Il ne faut pas croire que la montre connectée soit une montre! Certes elle a l’allure d’une montre, se porte au poignet et donne l’heure mais c’est tout. Une montre connectée est avant tout un objet de communication. Ce qui la distingue vraiment, ce sont les différents modes embarqués de communication. Que se soit une carte «SIM», un Bluetooth de type base consommation ou encore des liaisons NFC (communication de champ proche), la montre connectée communique avant tout.

C’est pourquoi son architecture intérieure est très différente de la montre classique. Qu’elle soit mécanique ou à quartz, la montre tourne essentiellement autour de son calibre, de son moteur. Le mouvement dicte sa loi. Le reste est habillage. Les horlogers vous diront le contraire car ils ont une véritable passion pour les complications, l’esthétisme et la mécanique mais in fine l’essence même de la montre est de donner l’heure. Cela aussi tous les objets connectés sont capables de le faire mieux qu’une montre car ils sont toujours à l’heure quel que soit le lieu sur terre (fuseau horaire) ou le moment de l’année (heure d’été ou d’hiver). Ils suivent l’heure nucléaire car ils sont connectés à celle-ci.

C’est maintenant la fin de la longue quête de la précision qui aura duré plusieurs siècles pour les horlogers!

Que faire désormais? Dans quelle direction se tourner?

C’est maintenant le temps des écosystèmes, des applications et des complications software; en d’autres termes, c’est l’heure des plateformes pour «apps» en tout genre. Savez-vous qu’il existe déjà plus de mille «apps» pour l’Apple Watch et seulement une trentaine de complications pour tout type de montre mécanique! Si d’autre part, on estime que les iPhone comptent plus d’1,5 millions d’«apps» alors on voit bien la déferlante que va produire les montres connectées.

Demain l’enjeu industriel sera l’écosystème que la montre connectée offrira.

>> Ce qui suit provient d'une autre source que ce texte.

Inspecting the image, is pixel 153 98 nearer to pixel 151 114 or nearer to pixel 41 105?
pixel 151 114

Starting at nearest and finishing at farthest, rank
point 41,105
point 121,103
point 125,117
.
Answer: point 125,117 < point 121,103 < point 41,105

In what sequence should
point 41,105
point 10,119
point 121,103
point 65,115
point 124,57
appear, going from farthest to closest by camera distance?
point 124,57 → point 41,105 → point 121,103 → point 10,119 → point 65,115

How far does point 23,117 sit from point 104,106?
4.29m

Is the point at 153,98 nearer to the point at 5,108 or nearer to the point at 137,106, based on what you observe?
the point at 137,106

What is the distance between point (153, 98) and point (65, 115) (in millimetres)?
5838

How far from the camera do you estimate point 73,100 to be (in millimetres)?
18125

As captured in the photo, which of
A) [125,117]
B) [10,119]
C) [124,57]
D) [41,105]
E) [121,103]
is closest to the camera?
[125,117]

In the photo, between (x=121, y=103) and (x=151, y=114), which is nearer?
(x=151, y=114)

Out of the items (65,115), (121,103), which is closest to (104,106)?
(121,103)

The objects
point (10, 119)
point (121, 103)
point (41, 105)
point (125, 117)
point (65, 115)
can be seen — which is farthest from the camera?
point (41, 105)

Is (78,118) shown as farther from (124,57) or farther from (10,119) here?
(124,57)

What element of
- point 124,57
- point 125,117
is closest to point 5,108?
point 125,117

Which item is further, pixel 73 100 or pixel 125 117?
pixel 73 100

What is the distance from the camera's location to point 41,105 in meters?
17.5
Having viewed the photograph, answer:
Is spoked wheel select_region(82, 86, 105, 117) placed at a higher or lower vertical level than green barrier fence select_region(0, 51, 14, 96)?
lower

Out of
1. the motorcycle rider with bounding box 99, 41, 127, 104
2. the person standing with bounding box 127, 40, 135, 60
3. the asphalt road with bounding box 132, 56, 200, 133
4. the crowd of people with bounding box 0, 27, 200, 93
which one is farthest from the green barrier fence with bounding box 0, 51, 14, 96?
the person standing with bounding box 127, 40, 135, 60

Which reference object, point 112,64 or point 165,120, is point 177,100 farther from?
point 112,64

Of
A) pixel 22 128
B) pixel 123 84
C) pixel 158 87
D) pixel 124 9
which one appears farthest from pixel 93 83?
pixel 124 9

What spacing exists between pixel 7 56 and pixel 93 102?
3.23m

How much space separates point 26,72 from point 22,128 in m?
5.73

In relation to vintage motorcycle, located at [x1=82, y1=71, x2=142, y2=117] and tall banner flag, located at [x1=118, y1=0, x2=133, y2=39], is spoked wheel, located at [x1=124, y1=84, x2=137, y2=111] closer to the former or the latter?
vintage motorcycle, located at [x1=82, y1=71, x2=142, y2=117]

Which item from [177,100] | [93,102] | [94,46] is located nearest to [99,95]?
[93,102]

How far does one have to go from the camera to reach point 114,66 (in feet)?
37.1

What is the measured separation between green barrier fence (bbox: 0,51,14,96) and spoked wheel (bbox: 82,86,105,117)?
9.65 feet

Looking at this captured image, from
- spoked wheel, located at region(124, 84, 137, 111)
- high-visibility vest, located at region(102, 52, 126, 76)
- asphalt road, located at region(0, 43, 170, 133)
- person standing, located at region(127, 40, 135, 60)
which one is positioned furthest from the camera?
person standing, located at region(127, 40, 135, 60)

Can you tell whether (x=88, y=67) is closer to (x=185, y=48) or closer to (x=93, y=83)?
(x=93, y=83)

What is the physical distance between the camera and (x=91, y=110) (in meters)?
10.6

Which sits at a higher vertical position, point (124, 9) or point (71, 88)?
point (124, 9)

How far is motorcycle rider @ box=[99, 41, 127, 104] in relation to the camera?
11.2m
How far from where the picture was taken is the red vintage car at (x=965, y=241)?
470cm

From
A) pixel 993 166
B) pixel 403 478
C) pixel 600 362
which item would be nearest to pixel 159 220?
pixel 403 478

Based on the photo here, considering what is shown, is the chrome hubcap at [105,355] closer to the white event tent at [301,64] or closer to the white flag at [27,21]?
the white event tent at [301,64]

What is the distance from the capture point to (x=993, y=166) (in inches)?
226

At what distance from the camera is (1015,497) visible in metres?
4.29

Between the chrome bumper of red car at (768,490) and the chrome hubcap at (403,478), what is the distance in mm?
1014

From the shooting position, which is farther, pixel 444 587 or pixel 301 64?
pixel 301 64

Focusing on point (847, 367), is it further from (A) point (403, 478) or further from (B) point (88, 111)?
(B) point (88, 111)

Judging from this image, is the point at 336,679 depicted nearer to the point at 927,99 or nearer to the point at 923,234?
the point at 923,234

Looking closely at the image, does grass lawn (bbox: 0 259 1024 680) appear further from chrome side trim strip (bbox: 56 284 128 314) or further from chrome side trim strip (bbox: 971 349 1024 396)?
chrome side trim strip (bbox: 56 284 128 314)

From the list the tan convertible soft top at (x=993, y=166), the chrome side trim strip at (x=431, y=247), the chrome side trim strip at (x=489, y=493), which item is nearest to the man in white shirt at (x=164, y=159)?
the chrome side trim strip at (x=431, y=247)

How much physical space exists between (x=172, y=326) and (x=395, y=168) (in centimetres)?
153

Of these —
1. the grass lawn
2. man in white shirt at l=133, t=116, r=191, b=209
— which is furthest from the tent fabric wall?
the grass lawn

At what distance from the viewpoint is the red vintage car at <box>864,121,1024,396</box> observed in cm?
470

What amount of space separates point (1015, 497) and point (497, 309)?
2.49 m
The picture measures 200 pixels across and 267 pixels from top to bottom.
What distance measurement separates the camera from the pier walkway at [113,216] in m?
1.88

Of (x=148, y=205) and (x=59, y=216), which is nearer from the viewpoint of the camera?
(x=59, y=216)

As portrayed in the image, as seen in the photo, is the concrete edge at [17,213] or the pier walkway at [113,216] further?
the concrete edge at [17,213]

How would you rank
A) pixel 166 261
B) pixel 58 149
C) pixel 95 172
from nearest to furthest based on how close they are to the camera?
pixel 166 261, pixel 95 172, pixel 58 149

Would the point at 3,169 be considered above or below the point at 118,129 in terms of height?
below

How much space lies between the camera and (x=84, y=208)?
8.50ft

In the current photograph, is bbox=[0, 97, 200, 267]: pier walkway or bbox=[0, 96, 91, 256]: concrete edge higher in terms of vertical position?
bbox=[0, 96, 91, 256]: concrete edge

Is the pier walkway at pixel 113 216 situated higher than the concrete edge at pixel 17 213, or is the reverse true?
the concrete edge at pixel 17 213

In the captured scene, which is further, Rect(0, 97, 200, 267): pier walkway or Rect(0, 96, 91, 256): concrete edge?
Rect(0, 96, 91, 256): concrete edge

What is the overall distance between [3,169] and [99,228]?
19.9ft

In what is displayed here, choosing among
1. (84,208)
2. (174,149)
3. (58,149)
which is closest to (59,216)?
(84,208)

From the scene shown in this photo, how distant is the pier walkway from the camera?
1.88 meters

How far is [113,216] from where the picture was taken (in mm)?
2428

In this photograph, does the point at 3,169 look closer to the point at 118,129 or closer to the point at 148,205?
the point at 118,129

Que se soit Androïd, Watch OS2, Tizen de Samsung ou une version en Open Source, la guerre des «Operating Sytem» a commencé. Elle a déjà fait des victimes: Windows de Microsoft ou Symbia de Nokia n’ont pour ainsi dire plus aucune chance. Les Suisses n’ont plus car ils n’ont développé de plateforme!

Mais pourquoi est-ce si important?

Les systèmes d’exploitation sont les moteurs «soft» des objets connectés. Si vous y mettez votre moteur alors vous contrôlez les achats d’applications. L’enjeu est d’avoir la main sur le tiroir caisse. Cela ne sert à rien de vendre des montres connectées comme la Swatch Touch Zero One si vous n’avez pas mis en place un écosystème pour vendre du logiciel. C’est cela le business. Ce n’est pas l’objet l’enjeu commercial, ce sont les fonctionnalités («apps») que l’on peut acheter sur une plateforme Internet de vente comme le font Apple Store ou Google Store. Car le software va dégager les vraies marges qui font que cette industrie produit les meilleurs bénéfices au monde. A la lumière de ce bouleversement, il est grand temps de repenser le modèle économique de toute l’horlogerie suisse.